***** Material provided
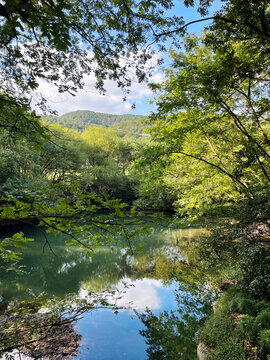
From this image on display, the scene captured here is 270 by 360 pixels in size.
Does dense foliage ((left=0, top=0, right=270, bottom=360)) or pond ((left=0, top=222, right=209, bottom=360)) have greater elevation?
dense foliage ((left=0, top=0, right=270, bottom=360))

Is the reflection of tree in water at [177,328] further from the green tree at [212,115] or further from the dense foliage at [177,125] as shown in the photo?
the green tree at [212,115]

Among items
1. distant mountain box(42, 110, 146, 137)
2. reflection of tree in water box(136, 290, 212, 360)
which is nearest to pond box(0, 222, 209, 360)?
reflection of tree in water box(136, 290, 212, 360)

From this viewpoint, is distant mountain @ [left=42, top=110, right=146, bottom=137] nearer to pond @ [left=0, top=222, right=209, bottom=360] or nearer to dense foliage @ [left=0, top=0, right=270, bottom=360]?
dense foliage @ [left=0, top=0, right=270, bottom=360]

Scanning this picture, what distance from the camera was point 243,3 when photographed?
2709 millimetres

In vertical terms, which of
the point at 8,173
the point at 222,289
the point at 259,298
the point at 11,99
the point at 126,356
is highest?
the point at 11,99

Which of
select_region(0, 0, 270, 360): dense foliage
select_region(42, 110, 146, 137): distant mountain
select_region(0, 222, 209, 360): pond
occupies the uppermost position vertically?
select_region(42, 110, 146, 137): distant mountain

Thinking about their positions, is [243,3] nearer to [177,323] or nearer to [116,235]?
[116,235]

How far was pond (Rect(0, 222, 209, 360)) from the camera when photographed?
5.01 metres

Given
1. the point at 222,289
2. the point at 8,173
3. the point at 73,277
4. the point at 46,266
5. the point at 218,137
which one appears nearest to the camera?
the point at 218,137

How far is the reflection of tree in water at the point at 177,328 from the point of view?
4.66 meters

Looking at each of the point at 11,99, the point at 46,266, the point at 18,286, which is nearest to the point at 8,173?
the point at 46,266

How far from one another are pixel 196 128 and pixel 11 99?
5050mm

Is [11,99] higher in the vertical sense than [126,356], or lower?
higher

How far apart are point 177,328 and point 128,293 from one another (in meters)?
**********
### Do this
Would you quote, exactly and only, the lines from the one containing "Scanning this picture, what" to the end of the entries?

### Written solution
Scanning this picture, what distance from the camera was point 243,3 when photographed?
2709 millimetres

In vertical terms, which of
the point at 8,173
the point at 222,289
the point at 259,298
the point at 11,99
the point at 126,356
is highest?
the point at 11,99

Which of
select_region(0, 0, 270, 360): dense foliage
select_region(42, 110, 146, 137): distant mountain
select_region(0, 222, 209, 360): pond
occupies the uppermost position vertically?
select_region(42, 110, 146, 137): distant mountain

Thinking about their positions, is [243,3] nearer to [177,323] or nearer to [116,235]?
[116,235]

How far was pond (Rect(0, 222, 209, 360)) from the camera when photographed?
5.01 metres

Given
1. the point at 222,289
2. the point at 8,173
3. the point at 73,277
4. the point at 46,266
5. the point at 218,137
which one appears nearest to the camera?
the point at 218,137

How far is the reflection of tree in water at the point at 177,328 from the point of view?
4.66 meters

Looking at each of the point at 11,99, the point at 46,266, the point at 18,286, which is nearest to the point at 8,173?
the point at 46,266

How far from one another are pixel 196 128 and pixel 11 99?
5050mm

Is [11,99] higher in the vertical sense than [126,356], or lower?
higher

How far apart are point 177,328 and point 128,293 from one another (in meters)?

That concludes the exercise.